Penelitian yang dipimpin oleh Institut Geokimia Guangzhou, Akademi Ilmu Pengetahuan Tiongkok, menunjukkan bahwa gempa bumi dan pergeseran lempeng tektonik menciptakan retakan di kerak bumi. Retakan ini melepaskan hidrogen (H₂) dan oksidan seperti hidrogen peroksida (H₂O₂), yang menyediakan sumber energi penting bagi mikroba di lingkungan gelap ini. Simulasi aktivitas sesar geologis mengungkapkan bahwa radikal bebas dari batuan yang pecah dapat memecah molekul air, menghasilkan hidrogen dan oksidan. Jumlah hidrogen yang dihasilkan oleh aktivitas gempa bumi di retakan yang kaya mikroba bisa 100.000 kali lebih tinggi daripada mekanisme penghasil hidrogen yang diketahui sebelumnya. Proses ini juga memengaruhi unsur geokimia lainnya seperti karbon, nitrogen, dan sulfur, yang menjaga metabolisme mikroba bawah tanah. Temuan ini memiliki implikasi luas untuk astrobiologi, menunjukkan bahwa mekanisme serupa dapat mendukung kehidupan di planet lain.

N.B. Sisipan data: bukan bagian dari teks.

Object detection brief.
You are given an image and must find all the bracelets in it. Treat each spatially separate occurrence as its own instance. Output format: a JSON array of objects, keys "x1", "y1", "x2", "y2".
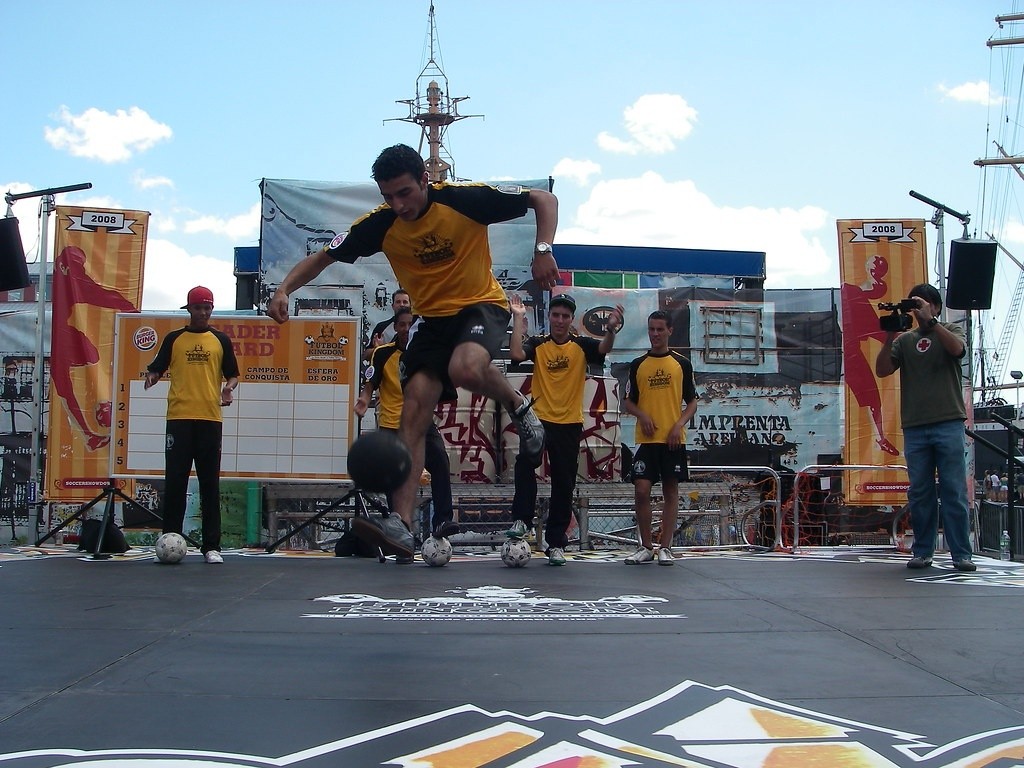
[{"x1": 607, "y1": 327, "x2": 616, "y2": 334}]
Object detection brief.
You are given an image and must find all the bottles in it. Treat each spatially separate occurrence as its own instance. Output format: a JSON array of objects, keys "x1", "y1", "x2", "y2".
[{"x1": 999, "y1": 530, "x2": 1010, "y2": 561}]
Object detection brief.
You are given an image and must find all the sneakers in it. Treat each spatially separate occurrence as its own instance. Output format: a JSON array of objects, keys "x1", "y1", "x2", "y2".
[
  {"x1": 624, "y1": 543, "x2": 658, "y2": 563},
  {"x1": 153, "y1": 554, "x2": 160, "y2": 562},
  {"x1": 509, "y1": 389, "x2": 546, "y2": 456},
  {"x1": 394, "y1": 553, "x2": 414, "y2": 565},
  {"x1": 549, "y1": 545, "x2": 566, "y2": 563},
  {"x1": 953, "y1": 558, "x2": 978, "y2": 571},
  {"x1": 351, "y1": 512, "x2": 415, "y2": 557},
  {"x1": 432, "y1": 522, "x2": 460, "y2": 536},
  {"x1": 658, "y1": 548, "x2": 673, "y2": 565},
  {"x1": 506, "y1": 519, "x2": 531, "y2": 540},
  {"x1": 204, "y1": 549, "x2": 223, "y2": 563},
  {"x1": 907, "y1": 557, "x2": 932, "y2": 568}
]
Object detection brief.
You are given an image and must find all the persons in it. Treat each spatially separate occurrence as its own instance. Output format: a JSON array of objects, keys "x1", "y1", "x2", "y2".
[
  {"x1": 352, "y1": 308, "x2": 459, "y2": 564},
  {"x1": 876, "y1": 284, "x2": 977, "y2": 571},
  {"x1": 623, "y1": 310, "x2": 697, "y2": 566},
  {"x1": 505, "y1": 293, "x2": 624, "y2": 564},
  {"x1": 983, "y1": 470, "x2": 1008, "y2": 503},
  {"x1": 365, "y1": 289, "x2": 429, "y2": 483},
  {"x1": 266, "y1": 144, "x2": 561, "y2": 558},
  {"x1": 144, "y1": 285, "x2": 240, "y2": 563}
]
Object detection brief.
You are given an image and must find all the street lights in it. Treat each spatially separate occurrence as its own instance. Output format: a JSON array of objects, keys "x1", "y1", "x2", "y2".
[{"x1": 1010, "y1": 370, "x2": 1023, "y2": 420}]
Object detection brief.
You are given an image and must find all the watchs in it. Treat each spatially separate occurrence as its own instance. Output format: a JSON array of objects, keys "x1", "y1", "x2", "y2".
[
  {"x1": 534, "y1": 241, "x2": 552, "y2": 254},
  {"x1": 928, "y1": 319, "x2": 937, "y2": 327}
]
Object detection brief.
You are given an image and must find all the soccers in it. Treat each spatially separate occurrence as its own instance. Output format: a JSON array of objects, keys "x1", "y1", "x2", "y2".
[
  {"x1": 502, "y1": 538, "x2": 532, "y2": 567},
  {"x1": 348, "y1": 431, "x2": 410, "y2": 493},
  {"x1": 422, "y1": 537, "x2": 452, "y2": 567},
  {"x1": 155, "y1": 533, "x2": 187, "y2": 563}
]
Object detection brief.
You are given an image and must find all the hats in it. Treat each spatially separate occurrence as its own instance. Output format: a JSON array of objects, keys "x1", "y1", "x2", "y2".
[
  {"x1": 180, "y1": 285, "x2": 214, "y2": 310},
  {"x1": 550, "y1": 294, "x2": 577, "y2": 311}
]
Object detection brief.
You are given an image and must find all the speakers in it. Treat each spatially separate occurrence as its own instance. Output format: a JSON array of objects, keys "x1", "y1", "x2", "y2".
[
  {"x1": 946, "y1": 237, "x2": 998, "y2": 310},
  {"x1": 0, "y1": 217, "x2": 32, "y2": 291}
]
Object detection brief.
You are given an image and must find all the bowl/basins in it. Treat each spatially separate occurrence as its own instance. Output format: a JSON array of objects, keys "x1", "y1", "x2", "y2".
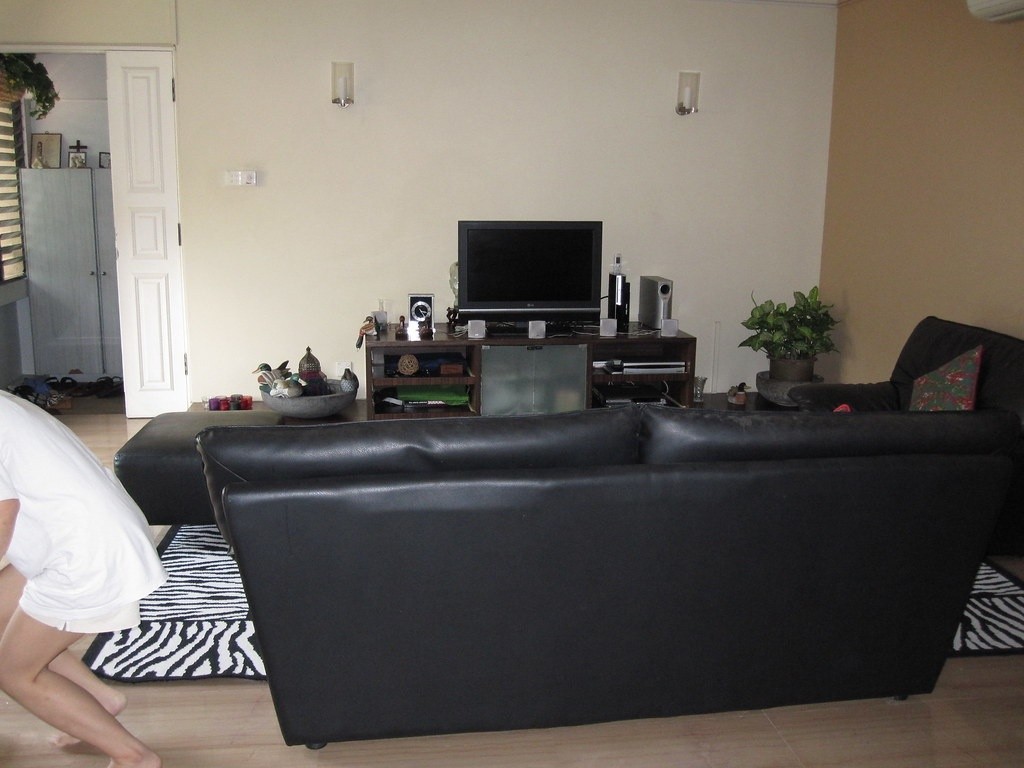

Penelitian ini menyoroti peran penting unsur besi dalam siklus energi ini, di mana besi bertindak sebagai pengangkut energi dengan berulang kali berubah antara keadaan fero (Fe²⁺) dan feri (Fe³⁺). Siklus berkelanjutan ini menciptakan 'jaringan listrik bawah tanah' yang memberi energi pada kehidupan mikroba dan mendorong siklus biogeokimia. Penemuan ini menantang asumsi tentang ketersediaan energi di biosfer dalam dan memberikan arah baru untuk misi luar angkasa di masa depan dalam mengidentifikasi lingkungan penghasil oksidan di Bumi dan luar angkasa.